Actions to take
1. Rewrite the passage of the Black Tie White Noise film text between "The release is" and "Video EP (1983).", inclusive, replacing "hybrid" with "blend".
2. According to the Black Tie White Noise film text, where was the main film recorded?
3. Decide whether each statement agrees with the Black Tie White Noise film text, answering yes or no and quoting the deciding words: (a) The film was directed by David Mallet. (b) The video for 'Don't Let Me Down & Down' is included in all home video releases. (c) The film was first released on DVD.

Document section
>> BEGIN

- Original VHS Video Cover
- Directed by: David Mallet (main film) Matthew Rolston ("Miracle Goodnight") Mark Romanek ("Jump They Say" & "Black Tie White Noise")
- Produced by: Lana Topham & Paul Flattery
- Starring: David Bowie
- Edited by: Lauren Harris
- Music by: David Bowie
- Production company: BMG Video
- Release date: 1993;
- Running time: 63 minutes

= David Bowie: Black Tie White Noise (film) =

David Bowie: Black Tie White Noise is a 1993 film accompanying the release of the David Bowie album of the same name. The primary purpose of the film was to remove the need of a tour to promote the album. It was directed by long time Bowie collaborator David Mallet, and was originally released in 1993 on VHS.

The release is hybrid of documentary, music video film, and music video compilation. In this way it continues the lineage of several Bowie audio-visual formats: documentaries beginning with Cracked Actor (1975); music video films beginning with Love You till Tuesday (1969); and music video compilations beginning with Video EP (1983).

==Production==
The main film was recorded on Saturday 8 May 1993, at the Hollywood Center Studios in Los Angeles. It consists of interviews with Bowie, behind the scenes footage of the making of the album, behind the scenes footage of the making of the Miracle Goodnight music video, and mimed performances of some tracks from the album. Notes from sleeve mention that the TV version of the production also includes a video for 'Don't Let Me Down & Down' with accompanying monologue, but has been omitted from all subsequent home video releases. However, the monologue and video have since been leaked online.

>> END

Entries provided
>> BEGIN

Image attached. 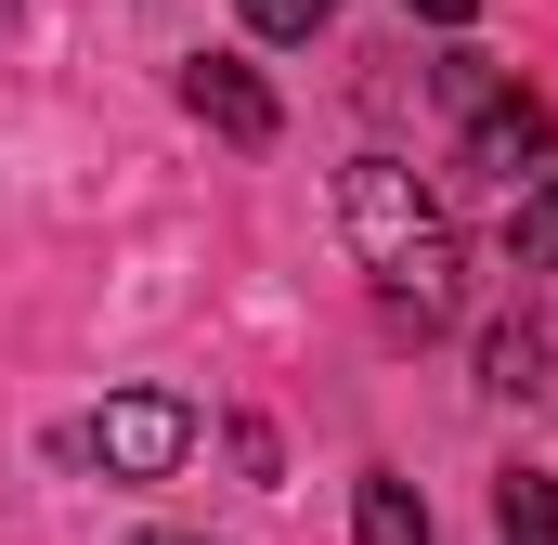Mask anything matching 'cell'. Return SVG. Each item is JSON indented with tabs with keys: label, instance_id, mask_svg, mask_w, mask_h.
<instances>
[{
	"label": "cell",
	"instance_id": "277c9868",
	"mask_svg": "<svg viewBox=\"0 0 558 545\" xmlns=\"http://www.w3.org/2000/svg\"><path fill=\"white\" fill-rule=\"evenodd\" d=\"M182 105L221 143H274V92H260V65H234V52H195V65H182Z\"/></svg>",
	"mask_w": 558,
	"mask_h": 545
},
{
	"label": "cell",
	"instance_id": "30bf717a",
	"mask_svg": "<svg viewBox=\"0 0 558 545\" xmlns=\"http://www.w3.org/2000/svg\"><path fill=\"white\" fill-rule=\"evenodd\" d=\"M416 13H428V26H468V13H481V0H416Z\"/></svg>",
	"mask_w": 558,
	"mask_h": 545
},
{
	"label": "cell",
	"instance_id": "5b68a950",
	"mask_svg": "<svg viewBox=\"0 0 558 545\" xmlns=\"http://www.w3.org/2000/svg\"><path fill=\"white\" fill-rule=\"evenodd\" d=\"M494 545H558V481L546 468H507L494 481Z\"/></svg>",
	"mask_w": 558,
	"mask_h": 545
},
{
	"label": "cell",
	"instance_id": "8992f818",
	"mask_svg": "<svg viewBox=\"0 0 558 545\" xmlns=\"http://www.w3.org/2000/svg\"><path fill=\"white\" fill-rule=\"evenodd\" d=\"M351 545H428L416 481H364V494H351Z\"/></svg>",
	"mask_w": 558,
	"mask_h": 545
},
{
	"label": "cell",
	"instance_id": "3957f363",
	"mask_svg": "<svg viewBox=\"0 0 558 545\" xmlns=\"http://www.w3.org/2000/svg\"><path fill=\"white\" fill-rule=\"evenodd\" d=\"M65 455H92L105 481H169V468L195 455V403H169V390H118L92 428H65Z\"/></svg>",
	"mask_w": 558,
	"mask_h": 545
},
{
	"label": "cell",
	"instance_id": "7c38bea8",
	"mask_svg": "<svg viewBox=\"0 0 558 545\" xmlns=\"http://www.w3.org/2000/svg\"><path fill=\"white\" fill-rule=\"evenodd\" d=\"M0 26H13V0H0Z\"/></svg>",
	"mask_w": 558,
	"mask_h": 545
},
{
	"label": "cell",
	"instance_id": "9c48e42d",
	"mask_svg": "<svg viewBox=\"0 0 558 545\" xmlns=\"http://www.w3.org/2000/svg\"><path fill=\"white\" fill-rule=\"evenodd\" d=\"M325 13H338V0H247V26H260V39H312Z\"/></svg>",
	"mask_w": 558,
	"mask_h": 545
},
{
	"label": "cell",
	"instance_id": "52a82bcc",
	"mask_svg": "<svg viewBox=\"0 0 558 545\" xmlns=\"http://www.w3.org/2000/svg\"><path fill=\"white\" fill-rule=\"evenodd\" d=\"M481 364H494V390H507V403L558 390V377H546V338H533V325H494V351H481Z\"/></svg>",
	"mask_w": 558,
	"mask_h": 545
},
{
	"label": "cell",
	"instance_id": "7a4b0ae2",
	"mask_svg": "<svg viewBox=\"0 0 558 545\" xmlns=\"http://www.w3.org/2000/svg\"><path fill=\"white\" fill-rule=\"evenodd\" d=\"M441 92H454V118H468V169H494V182H546V169H558L546 105H533V92H507L481 52H454V65H441Z\"/></svg>",
	"mask_w": 558,
	"mask_h": 545
},
{
	"label": "cell",
	"instance_id": "6da1fadb",
	"mask_svg": "<svg viewBox=\"0 0 558 545\" xmlns=\"http://www.w3.org/2000/svg\"><path fill=\"white\" fill-rule=\"evenodd\" d=\"M351 247L364 272L390 286V312H454V221L416 195V169L403 156H351Z\"/></svg>",
	"mask_w": 558,
	"mask_h": 545
},
{
	"label": "cell",
	"instance_id": "ba28073f",
	"mask_svg": "<svg viewBox=\"0 0 558 545\" xmlns=\"http://www.w3.org/2000/svg\"><path fill=\"white\" fill-rule=\"evenodd\" d=\"M520 261H533V272L558 261V169H546V182H533V208H520Z\"/></svg>",
	"mask_w": 558,
	"mask_h": 545
},
{
	"label": "cell",
	"instance_id": "8fae6325",
	"mask_svg": "<svg viewBox=\"0 0 558 545\" xmlns=\"http://www.w3.org/2000/svg\"><path fill=\"white\" fill-rule=\"evenodd\" d=\"M131 545H195V533H131Z\"/></svg>",
	"mask_w": 558,
	"mask_h": 545
}]
</instances>
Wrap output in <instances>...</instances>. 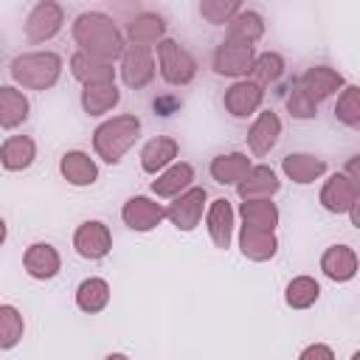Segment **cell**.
Instances as JSON below:
<instances>
[]
</instances>
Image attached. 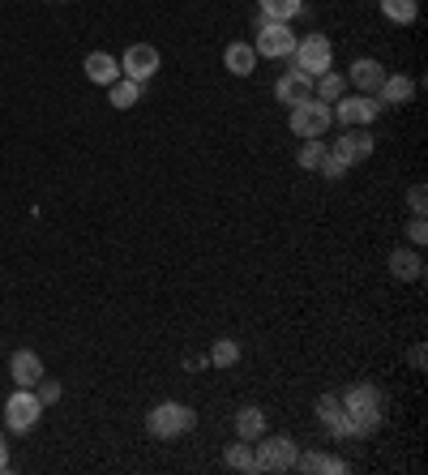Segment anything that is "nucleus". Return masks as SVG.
Listing matches in <instances>:
<instances>
[{"label": "nucleus", "mask_w": 428, "mask_h": 475, "mask_svg": "<svg viewBox=\"0 0 428 475\" xmlns=\"http://www.w3.org/2000/svg\"><path fill=\"white\" fill-rule=\"evenodd\" d=\"M338 403L347 411V420L356 428V437H373L381 424H385V394H381L373 381H356L338 394Z\"/></svg>", "instance_id": "obj_1"}, {"label": "nucleus", "mask_w": 428, "mask_h": 475, "mask_svg": "<svg viewBox=\"0 0 428 475\" xmlns=\"http://www.w3.org/2000/svg\"><path fill=\"white\" fill-rule=\"evenodd\" d=\"M193 428H197V411L176 403V399H167V403L146 411V432H150L155 441H176V437H185Z\"/></svg>", "instance_id": "obj_2"}, {"label": "nucleus", "mask_w": 428, "mask_h": 475, "mask_svg": "<svg viewBox=\"0 0 428 475\" xmlns=\"http://www.w3.org/2000/svg\"><path fill=\"white\" fill-rule=\"evenodd\" d=\"M291 60V69L296 73H305V77H321V73H330L334 69V48H330V39L326 35H305V39H296V51L287 56Z\"/></svg>", "instance_id": "obj_3"}, {"label": "nucleus", "mask_w": 428, "mask_h": 475, "mask_svg": "<svg viewBox=\"0 0 428 475\" xmlns=\"http://www.w3.org/2000/svg\"><path fill=\"white\" fill-rule=\"evenodd\" d=\"M287 124H291L296 138H326L334 124V112H330V103L309 95V99H300L296 107H287Z\"/></svg>", "instance_id": "obj_4"}, {"label": "nucleus", "mask_w": 428, "mask_h": 475, "mask_svg": "<svg viewBox=\"0 0 428 475\" xmlns=\"http://www.w3.org/2000/svg\"><path fill=\"white\" fill-rule=\"evenodd\" d=\"M253 454H258V471H296L300 446H296L287 432H262Z\"/></svg>", "instance_id": "obj_5"}, {"label": "nucleus", "mask_w": 428, "mask_h": 475, "mask_svg": "<svg viewBox=\"0 0 428 475\" xmlns=\"http://www.w3.org/2000/svg\"><path fill=\"white\" fill-rule=\"evenodd\" d=\"M296 30H291V22H262L258 18V39H253V51H258V60H287L291 51H296Z\"/></svg>", "instance_id": "obj_6"}, {"label": "nucleus", "mask_w": 428, "mask_h": 475, "mask_svg": "<svg viewBox=\"0 0 428 475\" xmlns=\"http://www.w3.org/2000/svg\"><path fill=\"white\" fill-rule=\"evenodd\" d=\"M44 411H48V407L39 403V394L18 385V390L9 394V403H4V424H9V432H30V428H39Z\"/></svg>", "instance_id": "obj_7"}, {"label": "nucleus", "mask_w": 428, "mask_h": 475, "mask_svg": "<svg viewBox=\"0 0 428 475\" xmlns=\"http://www.w3.org/2000/svg\"><path fill=\"white\" fill-rule=\"evenodd\" d=\"M159 69H163V56H159L155 44H129L124 56H120V77H133V82H142V86Z\"/></svg>", "instance_id": "obj_8"}, {"label": "nucleus", "mask_w": 428, "mask_h": 475, "mask_svg": "<svg viewBox=\"0 0 428 475\" xmlns=\"http://www.w3.org/2000/svg\"><path fill=\"white\" fill-rule=\"evenodd\" d=\"M334 120H338V129H364V124H373L381 116V103L373 95H343L338 103L330 107Z\"/></svg>", "instance_id": "obj_9"}, {"label": "nucleus", "mask_w": 428, "mask_h": 475, "mask_svg": "<svg viewBox=\"0 0 428 475\" xmlns=\"http://www.w3.org/2000/svg\"><path fill=\"white\" fill-rule=\"evenodd\" d=\"M330 154H338L347 167H356V163H364L369 154H373V138L364 133V129H343L338 138H334V150Z\"/></svg>", "instance_id": "obj_10"}, {"label": "nucleus", "mask_w": 428, "mask_h": 475, "mask_svg": "<svg viewBox=\"0 0 428 475\" xmlns=\"http://www.w3.org/2000/svg\"><path fill=\"white\" fill-rule=\"evenodd\" d=\"M9 377H13V385H22V390H35L39 377H44V356L30 352V347L13 352V356H9Z\"/></svg>", "instance_id": "obj_11"}, {"label": "nucleus", "mask_w": 428, "mask_h": 475, "mask_svg": "<svg viewBox=\"0 0 428 475\" xmlns=\"http://www.w3.org/2000/svg\"><path fill=\"white\" fill-rule=\"evenodd\" d=\"M317 424L326 428V432H334V437H356V428L347 420L338 394H321V399H317Z\"/></svg>", "instance_id": "obj_12"}, {"label": "nucleus", "mask_w": 428, "mask_h": 475, "mask_svg": "<svg viewBox=\"0 0 428 475\" xmlns=\"http://www.w3.org/2000/svg\"><path fill=\"white\" fill-rule=\"evenodd\" d=\"M381 82H385V69L373 56H360L356 65H352V73H347V86H356L360 95H377Z\"/></svg>", "instance_id": "obj_13"}, {"label": "nucleus", "mask_w": 428, "mask_h": 475, "mask_svg": "<svg viewBox=\"0 0 428 475\" xmlns=\"http://www.w3.org/2000/svg\"><path fill=\"white\" fill-rule=\"evenodd\" d=\"M381 107H403L416 99V82L407 77V73H385V82H381V91L373 95Z\"/></svg>", "instance_id": "obj_14"}, {"label": "nucleus", "mask_w": 428, "mask_h": 475, "mask_svg": "<svg viewBox=\"0 0 428 475\" xmlns=\"http://www.w3.org/2000/svg\"><path fill=\"white\" fill-rule=\"evenodd\" d=\"M390 274H394L399 283H420V279H424V257H420L416 249H394V253H390Z\"/></svg>", "instance_id": "obj_15"}, {"label": "nucleus", "mask_w": 428, "mask_h": 475, "mask_svg": "<svg viewBox=\"0 0 428 475\" xmlns=\"http://www.w3.org/2000/svg\"><path fill=\"white\" fill-rule=\"evenodd\" d=\"M313 95V77H305V73H296V69H287L279 82H274V99L279 103H287V107H296L300 99H309Z\"/></svg>", "instance_id": "obj_16"}, {"label": "nucleus", "mask_w": 428, "mask_h": 475, "mask_svg": "<svg viewBox=\"0 0 428 475\" xmlns=\"http://www.w3.org/2000/svg\"><path fill=\"white\" fill-rule=\"evenodd\" d=\"M223 69L232 73V77H253V69H258L253 44H227L223 48Z\"/></svg>", "instance_id": "obj_17"}, {"label": "nucleus", "mask_w": 428, "mask_h": 475, "mask_svg": "<svg viewBox=\"0 0 428 475\" xmlns=\"http://www.w3.org/2000/svg\"><path fill=\"white\" fill-rule=\"evenodd\" d=\"M296 471H305V475H343L347 471V463L343 458H334V454H296Z\"/></svg>", "instance_id": "obj_18"}, {"label": "nucleus", "mask_w": 428, "mask_h": 475, "mask_svg": "<svg viewBox=\"0 0 428 475\" xmlns=\"http://www.w3.org/2000/svg\"><path fill=\"white\" fill-rule=\"evenodd\" d=\"M82 69H86V77H91L95 86H112V82L120 77V60L116 56H107V51H91Z\"/></svg>", "instance_id": "obj_19"}, {"label": "nucleus", "mask_w": 428, "mask_h": 475, "mask_svg": "<svg viewBox=\"0 0 428 475\" xmlns=\"http://www.w3.org/2000/svg\"><path fill=\"white\" fill-rule=\"evenodd\" d=\"M305 13V0H258V18L262 22H291Z\"/></svg>", "instance_id": "obj_20"}, {"label": "nucleus", "mask_w": 428, "mask_h": 475, "mask_svg": "<svg viewBox=\"0 0 428 475\" xmlns=\"http://www.w3.org/2000/svg\"><path fill=\"white\" fill-rule=\"evenodd\" d=\"M138 99H142V82H133V77H116V82L107 86V103H112L116 112H129Z\"/></svg>", "instance_id": "obj_21"}, {"label": "nucleus", "mask_w": 428, "mask_h": 475, "mask_svg": "<svg viewBox=\"0 0 428 475\" xmlns=\"http://www.w3.org/2000/svg\"><path fill=\"white\" fill-rule=\"evenodd\" d=\"M266 432V411L262 407H240L236 411V437L240 441H258Z\"/></svg>", "instance_id": "obj_22"}, {"label": "nucleus", "mask_w": 428, "mask_h": 475, "mask_svg": "<svg viewBox=\"0 0 428 475\" xmlns=\"http://www.w3.org/2000/svg\"><path fill=\"white\" fill-rule=\"evenodd\" d=\"M343 95H347V77H343V73L330 69L313 82V99H321V103H338Z\"/></svg>", "instance_id": "obj_23"}, {"label": "nucleus", "mask_w": 428, "mask_h": 475, "mask_svg": "<svg viewBox=\"0 0 428 475\" xmlns=\"http://www.w3.org/2000/svg\"><path fill=\"white\" fill-rule=\"evenodd\" d=\"M377 4H381V13H385V22H394V26H411L420 18L416 0H377Z\"/></svg>", "instance_id": "obj_24"}, {"label": "nucleus", "mask_w": 428, "mask_h": 475, "mask_svg": "<svg viewBox=\"0 0 428 475\" xmlns=\"http://www.w3.org/2000/svg\"><path fill=\"white\" fill-rule=\"evenodd\" d=\"M227 467H236V471H258V454H253V441H240L236 437V446H227Z\"/></svg>", "instance_id": "obj_25"}, {"label": "nucleus", "mask_w": 428, "mask_h": 475, "mask_svg": "<svg viewBox=\"0 0 428 475\" xmlns=\"http://www.w3.org/2000/svg\"><path fill=\"white\" fill-rule=\"evenodd\" d=\"M326 150H330V146L321 142V138H305V146L296 150V163L305 167V171H317V167H321V159H326Z\"/></svg>", "instance_id": "obj_26"}, {"label": "nucleus", "mask_w": 428, "mask_h": 475, "mask_svg": "<svg viewBox=\"0 0 428 475\" xmlns=\"http://www.w3.org/2000/svg\"><path fill=\"white\" fill-rule=\"evenodd\" d=\"M240 360V343L236 338H214V347H210V364L214 368H232Z\"/></svg>", "instance_id": "obj_27"}, {"label": "nucleus", "mask_w": 428, "mask_h": 475, "mask_svg": "<svg viewBox=\"0 0 428 475\" xmlns=\"http://www.w3.org/2000/svg\"><path fill=\"white\" fill-rule=\"evenodd\" d=\"M317 171H321V176H326V180H343V176H347V171H352V167L343 163V159H338V154H330V150H326V159H321V167H317Z\"/></svg>", "instance_id": "obj_28"}, {"label": "nucleus", "mask_w": 428, "mask_h": 475, "mask_svg": "<svg viewBox=\"0 0 428 475\" xmlns=\"http://www.w3.org/2000/svg\"><path fill=\"white\" fill-rule=\"evenodd\" d=\"M407 240H411V249H420L428 240V223H424V214H411V223H407Z\"/></svg>", "instance_id": "obj_29"}, {"label": "nucleus", "mask_w": 428, "mask_h": 475, "mask_svg": "<svg viewBox=\"0 0 428 475\" xmlns=\"http://www.w3.org/2000/svg\"><path fill=\"white\" fill-rule=\"evenodd\" d=\"M35 394H39V403H44V407L60 403V381H48V377H39V385H35Z\"/></svg>", "instance_id": "obj_30"}, {"label": "nucleus", "mask_w": 428, "mask_h": 475, "mask_svg": "<svg viewBox=\"0 0 428 475\" xmlns=\"http://www.w3.org/2000/svg\"><path fill=\"white\" fill-rule=\"evenodd\" d=\"M424 202H428V189H424V185H411V189H407V210H411V214H424L428 210Z\"/></svg>", "instance_id": "obj_31"}, {"label": "nucleus", "mask_w": 428, "mask_h": 475, "mask_svg": "<svg viewBox=\"0 0 428 475\" xmlns=\"http://www.w3.org/2000/svg\"><path fill=\"white\" fill-rule=\"evenodd\" d=\"M411 368H424V343L411 347Z\"/></svg>", "instance_id": "obj_32"}, {"label": "nucleus", "mask_w": 428, "mask_h": 475, "mask_svg": "<svg viewBox=\"0 0 428 475\" xmlns=\"http://www.w3.org/2000/svg\"><path fill=\"white\" fill-rule=\"evenodd\" d=\"M210 364V356H185V368H206Z\"/></svg>", "instance_id": "obj_33"}, {"label": "nucleus", "mask_w": 428, "mask_h": 475, "mask_svg": "<svg viewBox=\"0 0 428 475\" xmlns=\"http://www.w3.org/2000/svg\"><path fill=\"white\" fill-rule=\"evenodd\" d=\"M0 471H9V446H4V437H0Z\"/></svg>", "instance_id": "obj_34"}, {"label": "nucleus", "mask_w": 428, "mask_h": 475, "mask_svg": "<svg viewBox=\"0 0 428 475\" xmlns=\"http://www.w3.org/2000/svg\"><path fill=\"white\" fill-rule=\"evenodd\" d=\"M60 4H65V0H60Z\"/></svg>", "instance_id": "obj_35"}]
</instances>
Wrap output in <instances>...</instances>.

>> END

Completed exercise
1.
The release is blend of documentary, music video film, and music video compilation. In this way it continues the lineage of several Bowie audio-visual formats: documentaries beginning with Cracked Actor (1975); music video films beginning with Love You till Tuesday (1969); and music video compilations beginning with Video EP (1983).

2. At the Hollywood Center Studios in Los Angeles, on Saturday 8 May 1993.

3.
(a) Yes: "It was directed by long time Bowie collaborator David Mallet"
(b) No: "has been omitted from all subsequent home video releases"
(c) No: "was originally released in 1993 on VHS"